While the number of plans has increased overall, the number of providers that those plans covered has decreased.

“Every year you have to go through changes,” Faligowski said. “Either a plan cut out a network of doctors, or prescriptions are going to be changing. We always tell our clients to touch base with us and really pay attention to all of the notifications with the carrier.”

Shrinking provider networks could mean that patients may not be able to find plans that cover both their primary care doctors and their specialists, said Tina Kennedy, partner at Healthwise Insurance Planning.

“All of the carriers have narrowed down their networks so much, that where you end up buying your insurance really depends on where your doctor is,” Kennedy said. “This is the most narrow that they’ve been.”

People who wish to buy new insurances plans or change their existing ones should do so sooner rather than later, said insurance broker Henri Cross. Last year, open enrollment ran through Jan. 1. People should also be aware that HealthCare.gov often crashes toward the end of the deadline because of the influx of people buying plans at the last minute, Cross said.

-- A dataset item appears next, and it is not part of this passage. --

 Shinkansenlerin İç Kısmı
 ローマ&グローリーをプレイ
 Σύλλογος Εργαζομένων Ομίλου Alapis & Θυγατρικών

“It can get overwhelmed at any time,” Cross said.

Open enrollment is the only time individuals and families can buy health insurance for themselves, unless they have a special enrollment period triggered by a new job, marriage, divorce or another major life event.

This does not apply to people who get insurance through the state’s Medicaid program. People who qualify for the Oregon Health Plan can get insurance any time.

“If a person isn’t insured or they are between plans, now is the time to really act,” Cross said.